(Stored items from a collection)
|---|

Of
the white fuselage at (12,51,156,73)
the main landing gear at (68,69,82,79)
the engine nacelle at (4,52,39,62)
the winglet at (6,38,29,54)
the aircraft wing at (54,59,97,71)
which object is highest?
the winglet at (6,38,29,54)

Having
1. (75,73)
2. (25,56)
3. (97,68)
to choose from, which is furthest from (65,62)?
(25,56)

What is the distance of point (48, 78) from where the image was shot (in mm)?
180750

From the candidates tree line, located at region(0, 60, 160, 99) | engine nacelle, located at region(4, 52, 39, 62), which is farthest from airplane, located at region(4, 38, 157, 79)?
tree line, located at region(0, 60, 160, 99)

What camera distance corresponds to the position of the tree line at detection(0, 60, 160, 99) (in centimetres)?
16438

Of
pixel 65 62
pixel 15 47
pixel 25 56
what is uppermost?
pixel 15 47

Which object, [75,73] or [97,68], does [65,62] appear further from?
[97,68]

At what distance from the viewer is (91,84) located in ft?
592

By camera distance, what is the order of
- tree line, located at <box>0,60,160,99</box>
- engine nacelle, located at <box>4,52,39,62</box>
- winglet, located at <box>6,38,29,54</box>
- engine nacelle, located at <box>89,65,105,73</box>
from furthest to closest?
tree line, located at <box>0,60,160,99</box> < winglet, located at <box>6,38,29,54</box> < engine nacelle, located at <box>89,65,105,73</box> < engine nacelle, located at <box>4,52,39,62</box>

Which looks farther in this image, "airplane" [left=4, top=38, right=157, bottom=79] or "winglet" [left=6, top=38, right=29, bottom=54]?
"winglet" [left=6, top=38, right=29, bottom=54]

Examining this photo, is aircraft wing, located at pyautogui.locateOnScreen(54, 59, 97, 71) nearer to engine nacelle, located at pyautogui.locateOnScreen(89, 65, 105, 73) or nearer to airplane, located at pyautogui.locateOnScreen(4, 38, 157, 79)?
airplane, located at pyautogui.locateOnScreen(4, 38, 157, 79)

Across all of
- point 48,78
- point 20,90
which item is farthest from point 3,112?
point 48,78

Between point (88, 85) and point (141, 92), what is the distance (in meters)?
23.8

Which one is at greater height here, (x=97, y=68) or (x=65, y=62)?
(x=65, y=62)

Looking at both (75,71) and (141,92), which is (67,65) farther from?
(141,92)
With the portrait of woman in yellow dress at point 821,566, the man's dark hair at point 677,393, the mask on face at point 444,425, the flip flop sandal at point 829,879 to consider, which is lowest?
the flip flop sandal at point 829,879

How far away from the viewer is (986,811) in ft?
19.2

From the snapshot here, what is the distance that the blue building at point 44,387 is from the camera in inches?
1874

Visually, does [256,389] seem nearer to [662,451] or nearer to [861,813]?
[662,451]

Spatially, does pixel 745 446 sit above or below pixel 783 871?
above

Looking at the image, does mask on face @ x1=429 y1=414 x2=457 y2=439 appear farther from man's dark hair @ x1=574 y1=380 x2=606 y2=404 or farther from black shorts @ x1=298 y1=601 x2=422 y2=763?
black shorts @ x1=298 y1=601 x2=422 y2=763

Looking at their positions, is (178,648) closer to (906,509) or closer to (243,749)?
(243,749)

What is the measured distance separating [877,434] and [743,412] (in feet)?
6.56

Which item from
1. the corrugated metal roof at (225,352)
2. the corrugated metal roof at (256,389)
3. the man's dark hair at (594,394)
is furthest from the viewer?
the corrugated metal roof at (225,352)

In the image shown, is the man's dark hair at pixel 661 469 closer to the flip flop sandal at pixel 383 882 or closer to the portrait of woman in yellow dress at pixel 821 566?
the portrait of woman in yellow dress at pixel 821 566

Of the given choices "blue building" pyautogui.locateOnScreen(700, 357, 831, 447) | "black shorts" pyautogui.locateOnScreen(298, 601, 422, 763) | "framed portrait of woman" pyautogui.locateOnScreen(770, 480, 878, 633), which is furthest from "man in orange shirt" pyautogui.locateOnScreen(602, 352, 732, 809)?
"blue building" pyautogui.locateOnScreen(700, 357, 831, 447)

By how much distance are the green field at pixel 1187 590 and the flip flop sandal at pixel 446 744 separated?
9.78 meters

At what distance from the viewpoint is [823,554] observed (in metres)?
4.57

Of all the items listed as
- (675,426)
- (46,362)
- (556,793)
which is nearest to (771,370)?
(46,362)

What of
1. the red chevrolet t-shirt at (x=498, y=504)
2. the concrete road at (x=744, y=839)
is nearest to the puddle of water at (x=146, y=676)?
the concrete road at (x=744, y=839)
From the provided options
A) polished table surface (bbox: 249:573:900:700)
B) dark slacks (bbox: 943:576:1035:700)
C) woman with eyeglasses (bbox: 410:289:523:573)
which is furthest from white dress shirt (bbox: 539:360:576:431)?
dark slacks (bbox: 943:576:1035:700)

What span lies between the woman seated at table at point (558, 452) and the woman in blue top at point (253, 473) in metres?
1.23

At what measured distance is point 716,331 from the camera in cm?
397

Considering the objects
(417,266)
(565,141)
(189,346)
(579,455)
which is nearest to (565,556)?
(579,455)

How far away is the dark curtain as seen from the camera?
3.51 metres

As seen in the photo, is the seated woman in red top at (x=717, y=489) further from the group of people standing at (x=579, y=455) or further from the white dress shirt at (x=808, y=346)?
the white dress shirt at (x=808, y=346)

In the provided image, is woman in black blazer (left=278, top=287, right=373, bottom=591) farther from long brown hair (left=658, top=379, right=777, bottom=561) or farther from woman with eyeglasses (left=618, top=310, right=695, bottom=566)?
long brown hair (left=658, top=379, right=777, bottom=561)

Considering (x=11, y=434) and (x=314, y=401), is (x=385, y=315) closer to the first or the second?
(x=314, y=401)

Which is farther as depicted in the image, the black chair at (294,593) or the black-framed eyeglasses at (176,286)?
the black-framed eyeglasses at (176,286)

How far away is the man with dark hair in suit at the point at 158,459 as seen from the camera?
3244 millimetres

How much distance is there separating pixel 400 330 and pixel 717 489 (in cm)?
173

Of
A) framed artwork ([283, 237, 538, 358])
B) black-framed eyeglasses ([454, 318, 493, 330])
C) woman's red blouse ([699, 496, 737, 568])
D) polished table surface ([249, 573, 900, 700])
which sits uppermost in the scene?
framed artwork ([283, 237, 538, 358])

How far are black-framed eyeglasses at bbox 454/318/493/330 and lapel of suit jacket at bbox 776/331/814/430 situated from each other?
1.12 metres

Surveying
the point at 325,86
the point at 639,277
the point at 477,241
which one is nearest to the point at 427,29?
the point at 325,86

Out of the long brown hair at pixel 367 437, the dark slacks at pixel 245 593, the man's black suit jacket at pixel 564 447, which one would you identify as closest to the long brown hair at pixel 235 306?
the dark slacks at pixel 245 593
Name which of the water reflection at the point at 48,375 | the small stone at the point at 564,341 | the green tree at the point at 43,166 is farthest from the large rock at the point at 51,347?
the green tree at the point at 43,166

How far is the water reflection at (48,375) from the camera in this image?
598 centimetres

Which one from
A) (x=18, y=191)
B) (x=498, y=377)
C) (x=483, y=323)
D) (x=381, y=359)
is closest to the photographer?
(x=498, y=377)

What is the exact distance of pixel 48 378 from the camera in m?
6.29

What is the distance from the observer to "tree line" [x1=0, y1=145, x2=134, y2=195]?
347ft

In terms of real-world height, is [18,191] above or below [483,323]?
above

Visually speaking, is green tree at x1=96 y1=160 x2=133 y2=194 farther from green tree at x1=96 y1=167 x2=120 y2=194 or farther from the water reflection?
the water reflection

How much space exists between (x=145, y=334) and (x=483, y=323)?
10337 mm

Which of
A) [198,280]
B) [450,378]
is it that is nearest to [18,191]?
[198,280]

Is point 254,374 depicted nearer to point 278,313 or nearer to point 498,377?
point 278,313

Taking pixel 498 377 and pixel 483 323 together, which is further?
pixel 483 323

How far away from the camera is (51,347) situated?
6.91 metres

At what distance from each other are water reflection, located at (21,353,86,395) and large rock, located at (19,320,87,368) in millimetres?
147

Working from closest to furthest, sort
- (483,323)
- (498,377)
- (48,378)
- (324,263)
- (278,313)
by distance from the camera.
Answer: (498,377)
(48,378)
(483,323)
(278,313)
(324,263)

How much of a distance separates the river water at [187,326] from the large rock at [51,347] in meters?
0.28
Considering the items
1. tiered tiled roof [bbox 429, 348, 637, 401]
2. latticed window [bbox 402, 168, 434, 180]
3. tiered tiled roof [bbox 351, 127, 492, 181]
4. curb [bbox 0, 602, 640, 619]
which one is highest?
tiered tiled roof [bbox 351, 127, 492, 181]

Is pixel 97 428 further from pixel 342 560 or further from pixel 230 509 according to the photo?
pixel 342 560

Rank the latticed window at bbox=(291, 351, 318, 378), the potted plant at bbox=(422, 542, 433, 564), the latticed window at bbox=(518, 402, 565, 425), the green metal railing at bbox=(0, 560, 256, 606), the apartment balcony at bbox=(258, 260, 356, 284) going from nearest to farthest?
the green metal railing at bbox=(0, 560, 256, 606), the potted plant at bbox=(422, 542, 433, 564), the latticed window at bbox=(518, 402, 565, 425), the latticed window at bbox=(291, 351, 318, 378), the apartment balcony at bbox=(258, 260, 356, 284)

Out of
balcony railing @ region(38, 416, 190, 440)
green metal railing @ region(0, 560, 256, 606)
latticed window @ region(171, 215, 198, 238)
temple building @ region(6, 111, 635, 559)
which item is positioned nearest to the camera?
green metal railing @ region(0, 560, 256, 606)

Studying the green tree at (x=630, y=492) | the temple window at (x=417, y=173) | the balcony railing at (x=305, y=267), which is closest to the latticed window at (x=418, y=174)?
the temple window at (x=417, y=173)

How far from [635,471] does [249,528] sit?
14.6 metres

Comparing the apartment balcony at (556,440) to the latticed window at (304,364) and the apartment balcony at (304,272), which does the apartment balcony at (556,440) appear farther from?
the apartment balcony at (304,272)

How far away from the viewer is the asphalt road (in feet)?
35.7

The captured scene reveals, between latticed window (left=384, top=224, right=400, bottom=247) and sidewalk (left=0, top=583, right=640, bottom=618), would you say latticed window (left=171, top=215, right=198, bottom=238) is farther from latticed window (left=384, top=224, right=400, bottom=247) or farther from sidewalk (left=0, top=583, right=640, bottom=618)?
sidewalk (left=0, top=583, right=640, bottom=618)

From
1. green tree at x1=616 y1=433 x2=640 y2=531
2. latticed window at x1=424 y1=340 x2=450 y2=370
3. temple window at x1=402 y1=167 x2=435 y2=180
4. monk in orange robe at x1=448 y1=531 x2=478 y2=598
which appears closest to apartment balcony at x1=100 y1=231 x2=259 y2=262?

|---|

**GOAL**
Repeat the stretch from the line that contains "Name which of" through the line that contains "598 centimetres", with both of those lines included.

**EXERCISE SOLUTION**
Name which of the water reflection at the point at 48,375 | the small stone at the point at 564,341 | the green tree at the point at 43,166 is farthest from the large rock at the point at 51,347?
the green tree at the point at 43,166

How far is the water reflection at (48,375) from the camera in this image?
598 centimetres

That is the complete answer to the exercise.